2010-07-01 21:18:25 [MgmSrvr] ALERT    -- Node 1: Node 5 Disconnected
2010-07-01 21:18:26 [MgmSrvr] ALERT    -- Node 3: Forced node shutdown completed. Caused by error 2305: 'Node lost connection to other nodes and can not form a unpartitioned cluster, please investigate if there are error(s) on other node(s)(Arbitration error). Temporary error, restart node'.
2010-07-01 21:18:27 [MgmSrvr] ALERT    -- Node 5: Forced node shutdown completed. Caused by error 2305: 'Node lost connection to other nodes and can not form a unpartitioned cluster, please investigate if there are error(s) on other node(s)(Arbitration error). Temporary error, restart node'.

What could the problem be? Thanks

-Hamid

How to repeat:
It doesn't seem to be reproducible. Upon attempting to restart the database cluster we consistently get:

2010-07-02 04:20:45 [MgmSrvr] ALERT    -- Node 2: Forced node shutdown completed. Occured during startphase 4. Caused by error 2306: 'Pointer too large(Internal error, programming error or missing error message, please report a bug). Temporary error, restart node'.

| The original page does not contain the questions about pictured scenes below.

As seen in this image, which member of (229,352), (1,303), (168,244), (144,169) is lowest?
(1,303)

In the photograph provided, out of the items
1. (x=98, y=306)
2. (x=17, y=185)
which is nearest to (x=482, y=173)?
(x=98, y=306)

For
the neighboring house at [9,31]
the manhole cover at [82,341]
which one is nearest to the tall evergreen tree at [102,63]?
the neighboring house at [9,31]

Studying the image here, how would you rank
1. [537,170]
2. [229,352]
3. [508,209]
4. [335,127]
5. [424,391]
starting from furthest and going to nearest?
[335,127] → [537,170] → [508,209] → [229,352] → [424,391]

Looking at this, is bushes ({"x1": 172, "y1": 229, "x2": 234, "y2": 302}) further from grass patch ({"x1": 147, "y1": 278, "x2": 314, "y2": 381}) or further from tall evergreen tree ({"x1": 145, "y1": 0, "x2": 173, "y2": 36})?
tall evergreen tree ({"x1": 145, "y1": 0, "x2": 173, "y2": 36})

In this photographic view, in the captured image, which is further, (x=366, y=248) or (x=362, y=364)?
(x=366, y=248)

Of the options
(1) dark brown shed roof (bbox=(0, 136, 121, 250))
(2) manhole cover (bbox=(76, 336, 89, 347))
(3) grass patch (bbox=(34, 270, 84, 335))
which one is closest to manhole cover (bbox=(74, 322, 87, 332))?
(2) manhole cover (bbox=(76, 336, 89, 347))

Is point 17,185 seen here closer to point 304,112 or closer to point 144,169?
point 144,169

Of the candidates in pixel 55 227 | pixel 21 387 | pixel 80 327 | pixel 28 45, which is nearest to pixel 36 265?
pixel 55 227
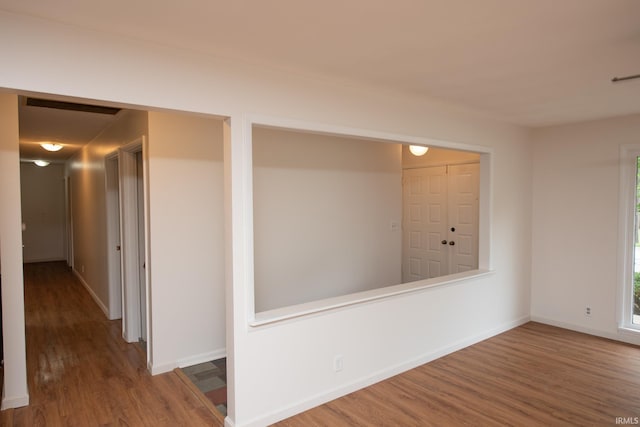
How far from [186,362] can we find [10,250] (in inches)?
65.8

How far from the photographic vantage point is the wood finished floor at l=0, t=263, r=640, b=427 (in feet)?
9.32

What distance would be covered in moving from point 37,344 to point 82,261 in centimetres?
332

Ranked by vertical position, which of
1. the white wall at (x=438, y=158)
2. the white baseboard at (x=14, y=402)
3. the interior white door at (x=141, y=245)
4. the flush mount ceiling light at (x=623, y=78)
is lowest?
the white baseboard at (x=14, y=402)

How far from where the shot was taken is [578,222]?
4.70 m

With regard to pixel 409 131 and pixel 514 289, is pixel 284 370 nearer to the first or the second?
pixel 409 131

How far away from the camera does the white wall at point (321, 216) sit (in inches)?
160

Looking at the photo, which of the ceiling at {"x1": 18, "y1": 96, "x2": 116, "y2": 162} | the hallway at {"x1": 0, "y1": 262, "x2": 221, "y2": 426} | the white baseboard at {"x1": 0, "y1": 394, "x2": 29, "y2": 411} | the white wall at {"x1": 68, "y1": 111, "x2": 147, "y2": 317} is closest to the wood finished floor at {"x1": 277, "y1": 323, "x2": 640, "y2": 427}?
the hallway at {"x1": 0, "y1": 262, "x2": 221, "y2": 426}

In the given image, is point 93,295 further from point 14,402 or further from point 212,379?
point 212,379

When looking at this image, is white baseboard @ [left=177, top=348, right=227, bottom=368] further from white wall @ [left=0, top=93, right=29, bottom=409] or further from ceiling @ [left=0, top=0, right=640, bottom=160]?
ceiling @ [left=0, top=0, right=640, bottom=160]

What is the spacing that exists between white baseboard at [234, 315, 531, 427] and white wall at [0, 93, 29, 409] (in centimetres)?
166

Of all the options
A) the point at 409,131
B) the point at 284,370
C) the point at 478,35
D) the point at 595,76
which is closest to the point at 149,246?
the point at 284,370

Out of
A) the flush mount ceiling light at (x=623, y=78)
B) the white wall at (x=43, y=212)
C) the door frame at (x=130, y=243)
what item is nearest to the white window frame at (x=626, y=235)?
the flush mount ceiling light at (x=623, y=78)

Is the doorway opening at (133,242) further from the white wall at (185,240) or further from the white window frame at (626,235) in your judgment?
the white window frame at (626,235)

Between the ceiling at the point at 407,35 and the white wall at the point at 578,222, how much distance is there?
1432 millimetres
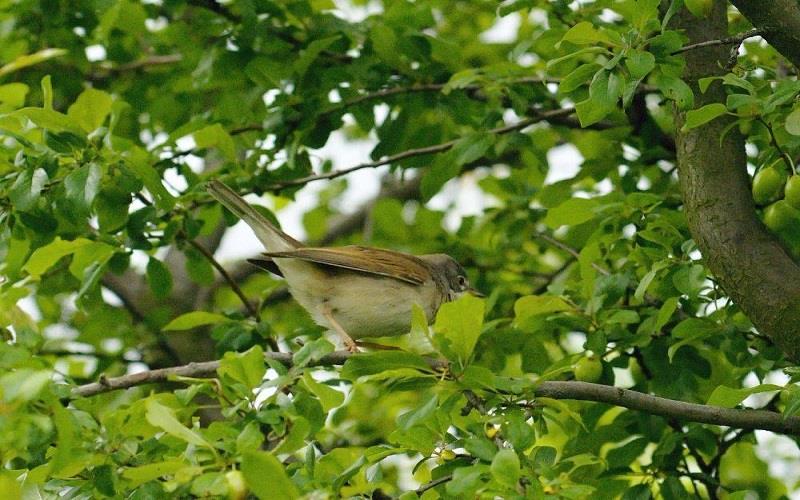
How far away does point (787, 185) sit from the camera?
396 cm

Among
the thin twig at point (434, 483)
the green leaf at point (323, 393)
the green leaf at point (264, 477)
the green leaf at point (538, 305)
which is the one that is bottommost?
the green leaf at point (538, 305)

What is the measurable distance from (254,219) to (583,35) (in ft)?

We ended up restoring from full backup.
[6 Jul 2010 21:52] Hamid Badiozamani
NDB Trace log for failed node

Attachment: ndb_4_trace.zip (application/zip, text), 53.27 KiB.

[31 Aug 2010 12:48] Martin Skold
Please try using a newer version, 5.0.90 is a very old version.
[1 Oct 2010 23:00] Bugs System
No feedback was provided for this bug for over a month, so it is
being suspended automatically. If you are able to provide the
information that was originally requested, please do so and change
the status of the bug back to "Open".